Este espacio que es de la misma altura que el ábside central, se divide en cinco tramos. La parte central se cubre con un cimborrio octogonal de bóveda esquifada que se apoya en trompas que son el único elemento constructivo que subsiste del edificio medieval; el cimborrio ochavado es del siglo xvi mientras que la linterna ya corresponde a la época barroca. Los brazos del crucero se cubren con bóveda de cañón apuntada. En el extremo sur, siguiendo la tradición de este tipo de iglesias se levantó la espadaña que consta de dos cuerpos más un tercero que es el remate a piñón. Se abren en ella tres vanos en disposición asimétrica, de arco de medio punto.[42]

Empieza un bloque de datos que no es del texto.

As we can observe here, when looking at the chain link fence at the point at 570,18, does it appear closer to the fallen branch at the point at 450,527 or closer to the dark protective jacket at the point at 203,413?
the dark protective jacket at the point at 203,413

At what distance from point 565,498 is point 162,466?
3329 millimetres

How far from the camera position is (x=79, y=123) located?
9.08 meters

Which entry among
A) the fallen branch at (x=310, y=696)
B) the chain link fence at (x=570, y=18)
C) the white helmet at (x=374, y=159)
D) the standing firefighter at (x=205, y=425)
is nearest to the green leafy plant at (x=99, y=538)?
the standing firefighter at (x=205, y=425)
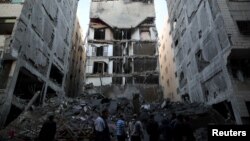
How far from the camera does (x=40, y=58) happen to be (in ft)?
76.3

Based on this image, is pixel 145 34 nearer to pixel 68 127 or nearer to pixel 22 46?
pixel 22 46

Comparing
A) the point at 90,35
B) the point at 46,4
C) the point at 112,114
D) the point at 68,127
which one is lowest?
the point at 68,127

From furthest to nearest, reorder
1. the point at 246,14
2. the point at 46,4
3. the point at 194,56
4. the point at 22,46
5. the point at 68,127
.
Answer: the point at 46,4
the point at 194,56
the point at 22,46
the point at 246,14
the point at 68,127

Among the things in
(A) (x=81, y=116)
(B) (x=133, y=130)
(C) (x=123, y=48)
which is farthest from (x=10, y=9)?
(C) (x=123, y=48)

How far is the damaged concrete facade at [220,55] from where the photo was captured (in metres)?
16.3

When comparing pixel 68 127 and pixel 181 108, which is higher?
pixel 181 108

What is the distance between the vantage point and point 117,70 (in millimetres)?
36938

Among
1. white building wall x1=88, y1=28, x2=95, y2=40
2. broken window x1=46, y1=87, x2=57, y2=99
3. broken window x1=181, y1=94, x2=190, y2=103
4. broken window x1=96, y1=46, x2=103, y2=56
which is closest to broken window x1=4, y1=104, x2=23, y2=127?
broken window x1=46, y1=87, x2=57, y2=99

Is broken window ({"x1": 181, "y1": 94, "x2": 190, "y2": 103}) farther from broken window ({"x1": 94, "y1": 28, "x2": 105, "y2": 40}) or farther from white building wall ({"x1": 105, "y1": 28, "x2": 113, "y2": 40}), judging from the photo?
broken window ({"x1": 94, "y1": 28, "x2": 105, "y2": 40})

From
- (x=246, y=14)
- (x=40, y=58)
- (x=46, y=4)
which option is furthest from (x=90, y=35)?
(x=246, y=14)

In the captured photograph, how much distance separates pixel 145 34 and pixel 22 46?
2428 centimetres

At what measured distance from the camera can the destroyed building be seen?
114 feet

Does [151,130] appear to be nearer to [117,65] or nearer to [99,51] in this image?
[117,65]

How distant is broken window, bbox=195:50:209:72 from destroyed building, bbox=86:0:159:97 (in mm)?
12357
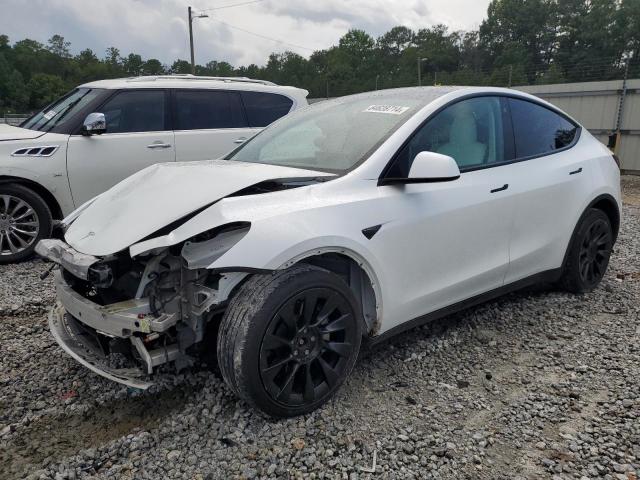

Interior del edificio. Tiene planta de cruz latina, con tres naves, de mayor altura la central. Consta de cuatro tramos más el crucero que está pegado a la cabecera y que sobresale en planta. Las bóvedas de las naves son de crucería simple y se apoyan en arcos apuntados que a su vez se apoyan en gruesos pilares cruciformes. Estos pilares se ven reforzados por ocho semicolumnas adosadas y cuatro columnas acodilladas. Todas estas columnas y semicolumnas van coronadas por capiteles vegetales que se adornan con hojas de palma o de acantos con bolas, muy austeros como corresponde a una ornamentación cisterciense.

La cabecera se compone de tres ábsides semicirculares siendo más desarrollado el central que está cubierto por bóveda de cuarto de esfera. En los extremos están los dos absidiolos de planta cuadrada añadidos en el siglo XIII. Estos espacios están cubiertos por bóveda de crucería. El hueco de los ventanales abocinados está tapado con alabastro. En el ábside central está la capilla mayor donde se muestra un retablo barroco. En el centro del crucero se levanta un cimborrio que se apoya en trompas.

Existe un coro alto a los pies cuya construcción del siglo xvi dio como consecuencia una altura inferior en los dos primeros tramos de la iglesia. Antes de este añadido, esta parte de la iglesia correspondía a los conversos.

La capilla mayor del presbiterio tiene un retablo barroco del siglo xviii, atribuido a Pedro de Correas. En el centro hay un baldaquino exento donde está colocada una imagen de la Virgen de la Asunción. Sobre la imagen aparece un ángel volandero en actitud de coronar a la Virgen, dando una impresión teatral como corresponde al barroco. Por detrás del baldaquino está el retablo que se adapta perfectamente al ábside. En el cuerpo bajo hay cuatro figuras de tamaño natural que representan a Bernardo de Claraval, Anselmo de Canterbury, Ildefonso de Toledo y Pedro Damián.

Retablo mayor de Pedro de Correas

Ángel volandero coronando a la Virgen

Baldaquino exento con la imagen vista de espaldas

Detalle del baldaquino exento


En el lado del Evangelio (nave norte de la iglesia) hay cuatro retablos barrocos del siglo xviii. El primero está atribuido a Pedro de Correas y alberga un relieve central con el tema de San Bernardo recibiendo la leche de la Virgen. Este relieve es de la primera época del escultor Gregorio Fernández. El segundo retablo también se atribuye a Pedro de Correas. En el centro está la imagen de San Raimundo, del siglo xviii. El tercer retablo es parecido al anterior pero con la imagen de San Roberto. El último retablo de este lado tiene un gran relieve con el tema de la Sagrada Familia, atribuido también a Gregorio Fernández.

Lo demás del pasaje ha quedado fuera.